La democrazia, la pace e la giustizia potranno essere raggiunte e potranno prevalere in un nuovo Sudan attraverso la dura lotta del popolo sudanese, organizzando le masse per preparare e realizzare uno sciopero politico generale e una campagna di disobbedienza civile, con il sostegno e la solidarietà delle forze democratiche, patriottiche e rivoluzionarie del Paese.

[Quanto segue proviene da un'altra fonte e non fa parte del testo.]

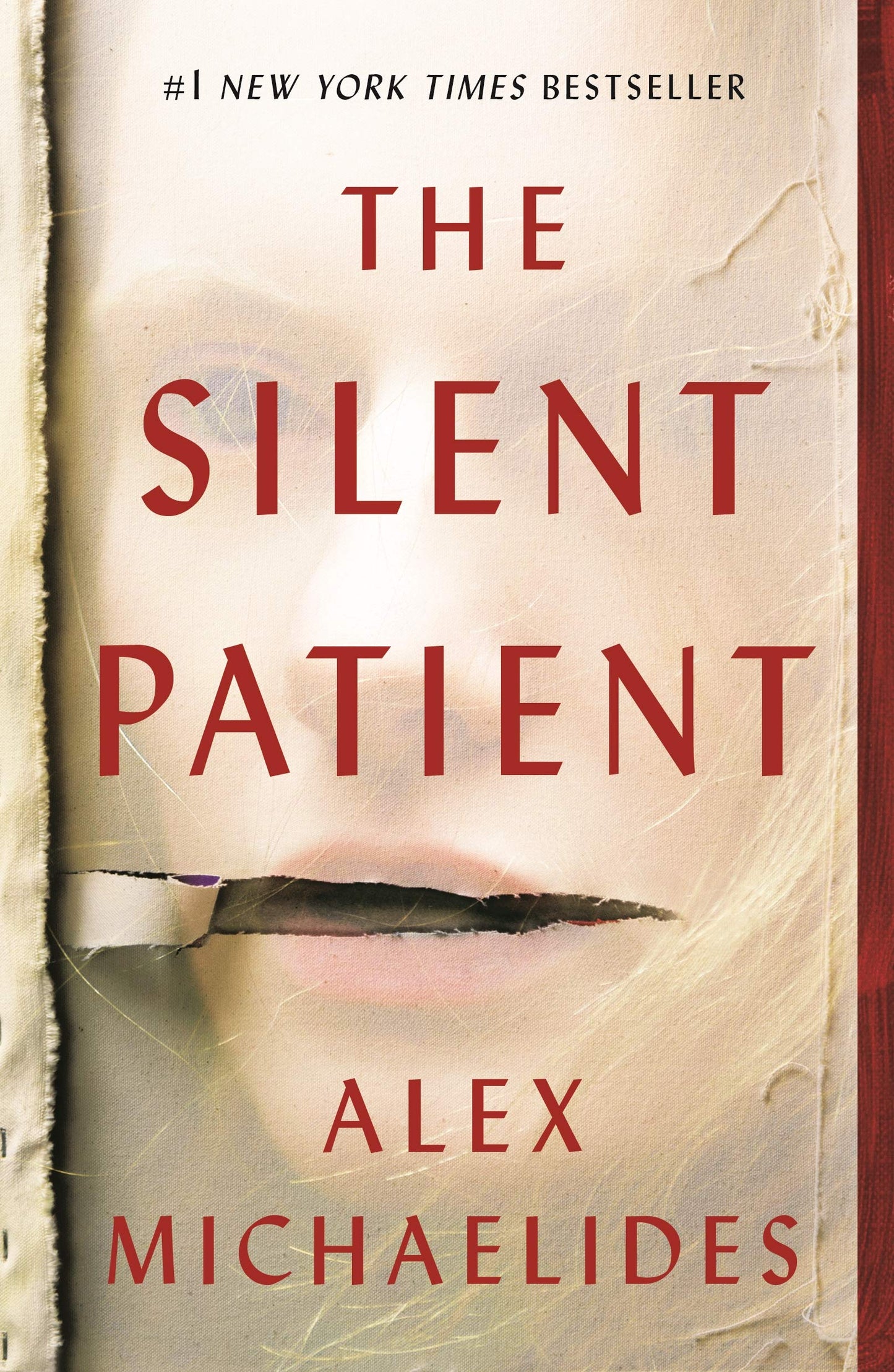 The Silent Patient The Happy Book Stack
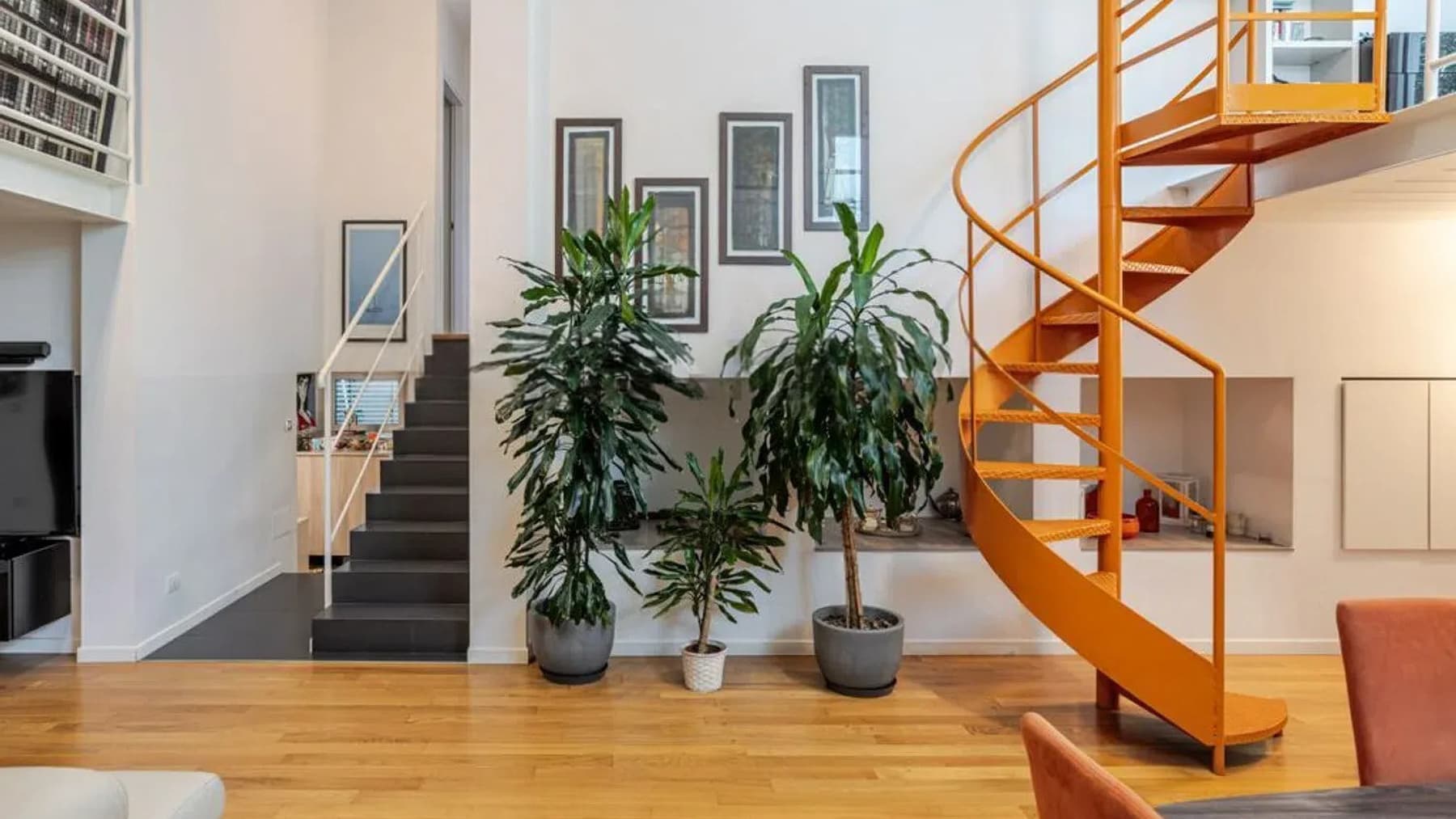 Appartamento ampio con giardino privato a Milano
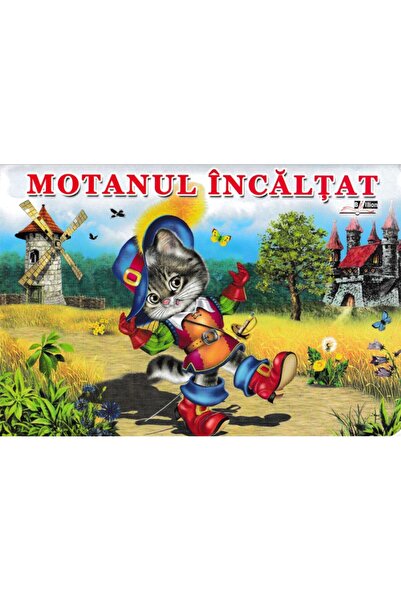 Biblion Motanul incaltat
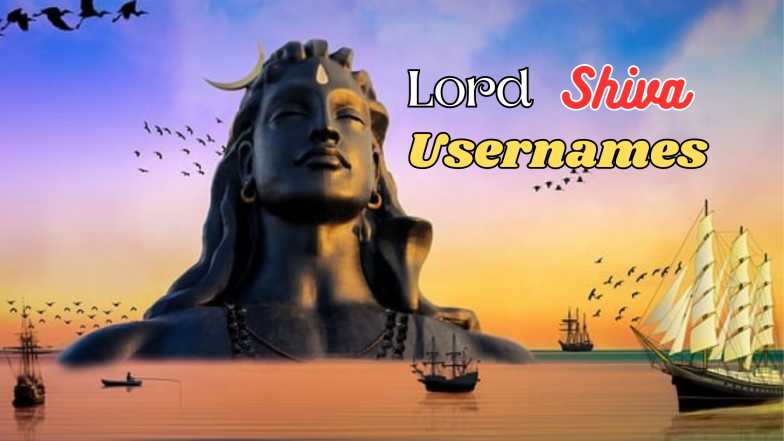 Shiva Usernames
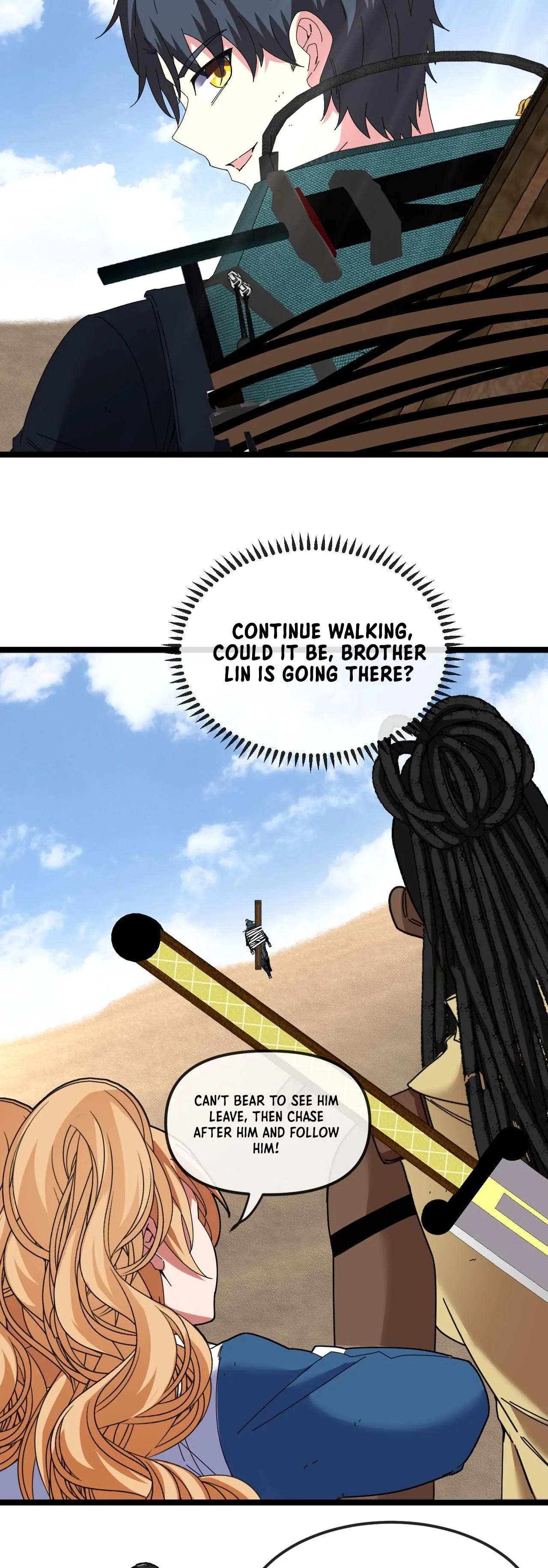 Super God System Chapter 65 page 23
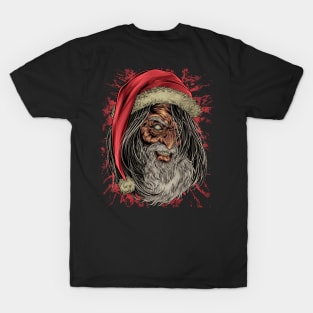 BAD SANTA (back design) T-Shirt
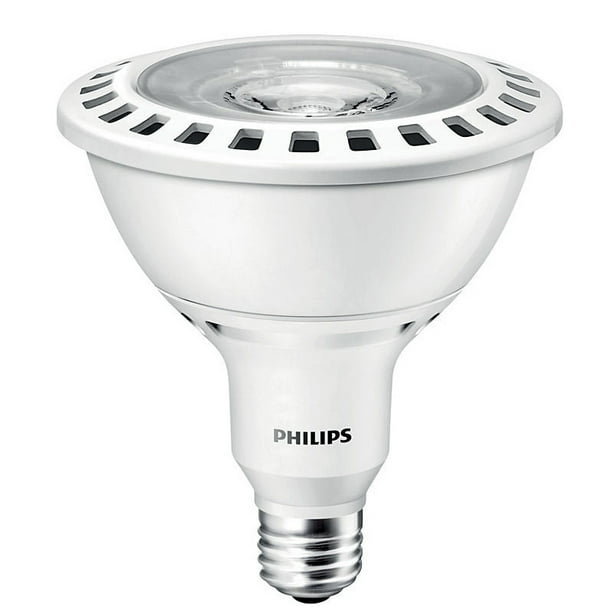 lof naast Bliksem Philips 13w PAR38 Dimmable LED Flood 35 White 3000k AirFlux Light Bulb -  Walmart.com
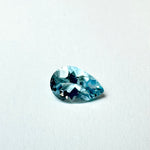 0.73cts 5.33x8.14mm Pear Shaped Faceted Aquamarine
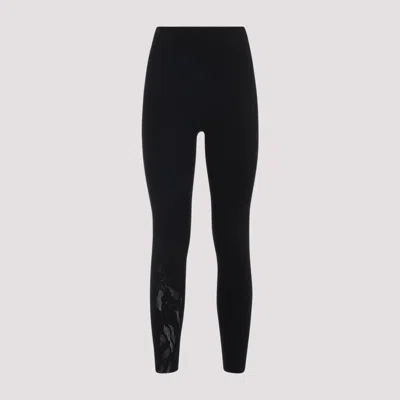 Wolford High Waist Full Length Leggings In Black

*) Fathi El-Fadl è membro delle Forze per il cambiamento radicale in Sudan, organizzazione che si oppone all'attuale guerra civile, e vicepresidente del Centro internazionale per i diritti sindacali (ICTUR). In precedenza, negli anni 1970-80, è stato un leader studentesco in Sudan e membro di spicco dell'Unione internazionale degli studenti. Risiede a Khartoum ed è quindi un testimone del conflitto in corso.